» Task to carry out: Each line holding the string "small" is to be copied from the data.
[Opening Source records section]
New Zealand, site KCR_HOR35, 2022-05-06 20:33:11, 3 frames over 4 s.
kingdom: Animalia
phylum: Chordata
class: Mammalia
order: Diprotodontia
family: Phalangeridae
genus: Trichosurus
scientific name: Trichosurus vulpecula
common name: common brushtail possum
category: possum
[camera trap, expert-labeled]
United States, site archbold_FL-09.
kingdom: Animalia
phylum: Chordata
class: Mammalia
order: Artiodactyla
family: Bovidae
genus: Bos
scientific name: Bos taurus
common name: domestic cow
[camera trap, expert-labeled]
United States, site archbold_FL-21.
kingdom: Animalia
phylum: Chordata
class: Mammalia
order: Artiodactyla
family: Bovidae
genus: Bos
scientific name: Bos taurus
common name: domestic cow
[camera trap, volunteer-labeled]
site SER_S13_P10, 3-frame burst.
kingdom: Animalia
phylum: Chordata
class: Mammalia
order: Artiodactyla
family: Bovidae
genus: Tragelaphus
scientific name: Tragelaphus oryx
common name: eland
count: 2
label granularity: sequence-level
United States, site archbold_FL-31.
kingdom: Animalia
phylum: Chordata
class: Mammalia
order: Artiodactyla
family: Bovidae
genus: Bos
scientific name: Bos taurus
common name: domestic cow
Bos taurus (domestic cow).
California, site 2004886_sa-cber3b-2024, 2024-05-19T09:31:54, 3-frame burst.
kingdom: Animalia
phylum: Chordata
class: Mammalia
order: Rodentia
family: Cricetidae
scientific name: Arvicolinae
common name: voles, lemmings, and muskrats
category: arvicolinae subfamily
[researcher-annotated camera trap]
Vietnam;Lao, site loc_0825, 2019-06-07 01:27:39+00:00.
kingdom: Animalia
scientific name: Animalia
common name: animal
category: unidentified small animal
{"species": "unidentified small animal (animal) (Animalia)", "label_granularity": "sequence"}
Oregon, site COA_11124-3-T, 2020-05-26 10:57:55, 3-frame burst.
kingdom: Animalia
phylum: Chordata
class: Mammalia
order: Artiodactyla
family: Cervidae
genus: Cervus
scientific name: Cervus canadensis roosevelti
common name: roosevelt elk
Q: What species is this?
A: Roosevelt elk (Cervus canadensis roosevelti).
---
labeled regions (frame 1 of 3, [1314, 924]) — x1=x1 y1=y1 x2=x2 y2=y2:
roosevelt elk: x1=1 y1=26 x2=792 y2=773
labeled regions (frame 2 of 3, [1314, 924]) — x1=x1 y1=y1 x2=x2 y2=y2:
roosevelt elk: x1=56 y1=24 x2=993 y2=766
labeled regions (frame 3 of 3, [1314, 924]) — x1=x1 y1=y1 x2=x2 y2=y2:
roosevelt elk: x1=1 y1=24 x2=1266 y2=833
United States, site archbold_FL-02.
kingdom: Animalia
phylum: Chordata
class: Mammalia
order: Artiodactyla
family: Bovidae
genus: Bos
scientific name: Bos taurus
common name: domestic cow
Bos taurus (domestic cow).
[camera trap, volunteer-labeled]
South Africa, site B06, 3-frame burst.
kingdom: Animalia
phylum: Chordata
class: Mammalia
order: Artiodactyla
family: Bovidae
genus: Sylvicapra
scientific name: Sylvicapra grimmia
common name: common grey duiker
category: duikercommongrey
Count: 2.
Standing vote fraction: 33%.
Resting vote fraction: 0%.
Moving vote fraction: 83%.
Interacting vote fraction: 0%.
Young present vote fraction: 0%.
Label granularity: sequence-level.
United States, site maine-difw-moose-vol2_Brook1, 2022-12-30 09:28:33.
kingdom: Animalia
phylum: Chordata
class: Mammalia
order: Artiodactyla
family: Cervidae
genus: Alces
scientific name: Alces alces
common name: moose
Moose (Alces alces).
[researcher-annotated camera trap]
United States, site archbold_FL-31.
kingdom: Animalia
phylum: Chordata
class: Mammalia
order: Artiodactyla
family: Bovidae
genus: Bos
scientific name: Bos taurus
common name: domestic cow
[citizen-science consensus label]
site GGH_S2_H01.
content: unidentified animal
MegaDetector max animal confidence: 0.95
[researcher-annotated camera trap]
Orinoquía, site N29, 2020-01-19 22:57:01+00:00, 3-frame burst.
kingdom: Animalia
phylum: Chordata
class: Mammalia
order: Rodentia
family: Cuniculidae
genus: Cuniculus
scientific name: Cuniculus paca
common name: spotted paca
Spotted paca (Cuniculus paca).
[Closing Source records section]
» Task result:
category: unidentified small animal
{"species": "unidentified small animal (animal) (Animalia)", "label_granularity": "sequence"}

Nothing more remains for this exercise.